Overall survival will be measured using the Kaplan-Meier method from the date of the chest chemoradiotherapy start day until death, with preplanned subgroup analysis of brain metastases-free and brain metastases group. Assessment of clinical response by RECIST 1.1 criteria after brain SRT and WBRT in the brain will be determined. Comparison of neurocognitive tests scores in the subgroup with developed brain metastases before and after SRT and/or WBRT will be carried out using Student’s t test or in case of non-normal distribution by nonparametric tests. In the subgroup without developed brain metastases, the analysis of tests scores will be done in the same way. QoL scores and neurocognitive test scores will also be compared between subgroups with and without metastases to the brain with nonparametric tests. The tested differences will be considered significant if p value is less than 0.05. In order to consider important prognostic factors and stratification factors related to the disease and the treatment modality in the final analysis, initial tumor volume of intrathoracic disease (GTV), mode of chemoradiation treatment: concurrent vs sequential and bid (irradiation twice daily) vs oid (irradiation once daily) will be recorded in the data base.

Discussion

The trial design was discussed with several SCLC patients by SN. Patients diagnosed with SCLC in our current clinical practice after being informed about benefits and potential harms of PCI often consciously resign from PCI; therefore, prospective study without control arm with PCI was chosen instead of randomized controlled trial. Participation in the study is completely voluntary, the patient will be informed about the generally recognized standard of therapeutic treatment and the possible consequences of participating in the study. Regular patient controls will be carried out in the presence of experienced specialists, and when the disease progresses, the patient will be treated immediately in an optimal manner according to current clinical practice. Personal data of the subject will be closely guarded. Project documentation will be protected so that undesirable persons will not have access to it. At any time during the project, the patient has the right to resign from further participation.

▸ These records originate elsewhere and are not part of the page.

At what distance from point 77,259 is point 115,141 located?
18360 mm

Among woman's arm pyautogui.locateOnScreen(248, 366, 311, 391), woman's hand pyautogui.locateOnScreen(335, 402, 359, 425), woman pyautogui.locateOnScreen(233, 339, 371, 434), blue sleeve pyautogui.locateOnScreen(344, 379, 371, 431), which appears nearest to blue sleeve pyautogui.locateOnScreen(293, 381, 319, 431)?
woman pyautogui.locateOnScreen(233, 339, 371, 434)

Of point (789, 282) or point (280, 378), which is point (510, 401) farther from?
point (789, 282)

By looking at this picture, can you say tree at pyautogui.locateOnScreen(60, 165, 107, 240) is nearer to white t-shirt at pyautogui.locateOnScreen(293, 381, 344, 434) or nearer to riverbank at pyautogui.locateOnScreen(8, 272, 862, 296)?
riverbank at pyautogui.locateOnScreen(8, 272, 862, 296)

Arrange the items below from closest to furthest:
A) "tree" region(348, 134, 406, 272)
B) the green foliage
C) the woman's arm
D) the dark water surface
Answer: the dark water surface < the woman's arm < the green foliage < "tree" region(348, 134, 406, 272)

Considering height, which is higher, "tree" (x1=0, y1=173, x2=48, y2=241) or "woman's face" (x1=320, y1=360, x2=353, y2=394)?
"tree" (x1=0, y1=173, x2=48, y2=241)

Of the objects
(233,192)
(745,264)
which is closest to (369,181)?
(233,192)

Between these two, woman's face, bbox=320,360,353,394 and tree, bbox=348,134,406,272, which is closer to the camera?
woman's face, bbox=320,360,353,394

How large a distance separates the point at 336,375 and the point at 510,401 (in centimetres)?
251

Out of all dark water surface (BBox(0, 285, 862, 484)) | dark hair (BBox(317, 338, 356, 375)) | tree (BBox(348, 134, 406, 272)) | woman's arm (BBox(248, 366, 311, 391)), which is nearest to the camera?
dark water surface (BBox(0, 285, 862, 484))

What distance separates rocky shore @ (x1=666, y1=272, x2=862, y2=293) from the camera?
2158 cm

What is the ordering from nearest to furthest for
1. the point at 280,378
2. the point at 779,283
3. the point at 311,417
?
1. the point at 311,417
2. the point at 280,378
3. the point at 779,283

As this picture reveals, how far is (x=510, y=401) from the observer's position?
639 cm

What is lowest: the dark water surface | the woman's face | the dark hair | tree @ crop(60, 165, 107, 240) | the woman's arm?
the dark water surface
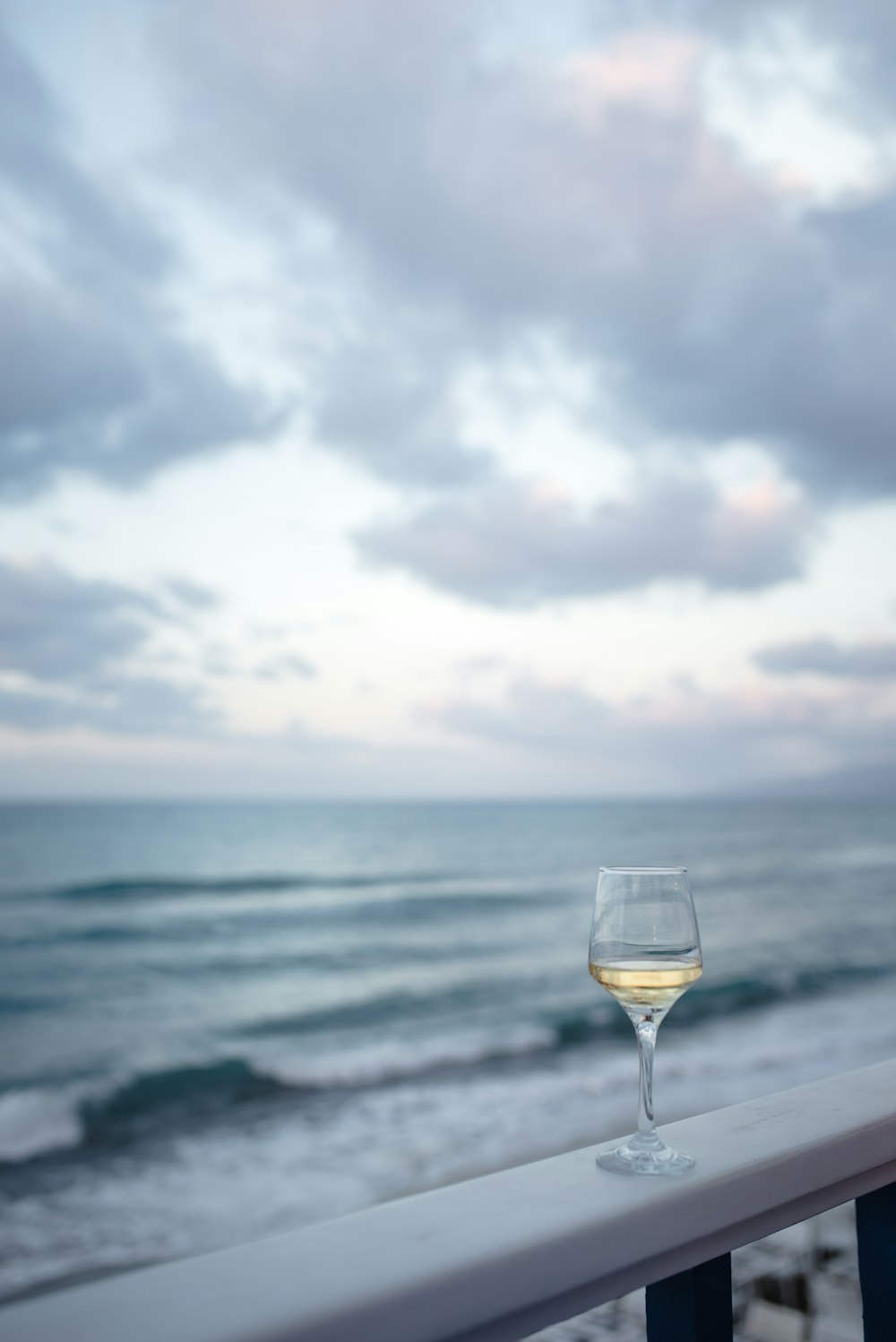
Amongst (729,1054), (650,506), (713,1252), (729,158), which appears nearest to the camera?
(713,1252)

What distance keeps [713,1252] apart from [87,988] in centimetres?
1450

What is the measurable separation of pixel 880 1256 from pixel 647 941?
38 cm

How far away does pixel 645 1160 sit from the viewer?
744mm

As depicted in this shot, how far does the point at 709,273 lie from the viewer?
10.0m

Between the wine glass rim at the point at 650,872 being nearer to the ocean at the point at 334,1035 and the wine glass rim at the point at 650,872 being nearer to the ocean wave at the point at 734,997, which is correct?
the ocean at the point at 334,1035

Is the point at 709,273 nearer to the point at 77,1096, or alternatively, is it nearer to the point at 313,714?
the point at 77,1096

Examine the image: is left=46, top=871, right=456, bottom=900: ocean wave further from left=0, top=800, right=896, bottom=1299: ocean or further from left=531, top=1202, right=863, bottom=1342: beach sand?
left=531, top=1202, right=863, bottom=1342: beach sand

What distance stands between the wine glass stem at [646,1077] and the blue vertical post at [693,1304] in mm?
102

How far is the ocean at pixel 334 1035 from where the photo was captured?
6.40 meters

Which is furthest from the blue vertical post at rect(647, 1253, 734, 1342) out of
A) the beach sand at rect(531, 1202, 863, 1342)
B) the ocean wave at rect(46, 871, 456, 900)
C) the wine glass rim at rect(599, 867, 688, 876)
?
the ocean wave at rect(46, 871, 456, 900)

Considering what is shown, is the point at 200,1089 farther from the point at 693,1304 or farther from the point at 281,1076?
the point at 693,1304

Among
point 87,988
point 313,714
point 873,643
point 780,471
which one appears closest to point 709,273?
point 780,471

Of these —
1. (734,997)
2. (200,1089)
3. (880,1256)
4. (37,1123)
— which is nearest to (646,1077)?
(880,1256)

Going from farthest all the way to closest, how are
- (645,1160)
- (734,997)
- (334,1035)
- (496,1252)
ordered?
(734,997), (334,1035), (645,1160), (496,1252)
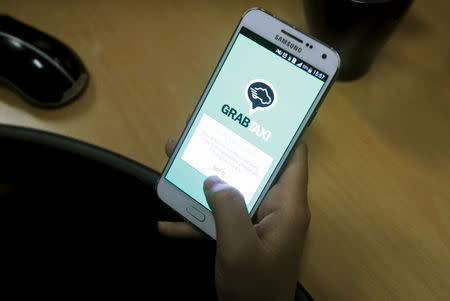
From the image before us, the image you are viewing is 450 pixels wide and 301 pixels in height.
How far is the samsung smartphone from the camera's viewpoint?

There are 3 radiotherapy centers that have declared to take part in this study: (1) Szpital MSWiA z Warmińsko-Mazurskim Centrum Onkologii w Olsztynie, (2) Ośrodek Radioterapii i usprawniania NU-MED w Elblągu, (3) Klinika Onkologii i Radioterapii Gdańskiego Uniwersytetu Medycznego w Gdańsku. The planned enrollment time is 24 months. The first patient was enrolled in Szpital MSWiA z Warmińsko-Mazurskim Centrum Onkologii w Olsztynie in September 2019. In case of enrolment rate slower than expected, additional radiotherapy centers in Poland will be approached to participate in the study.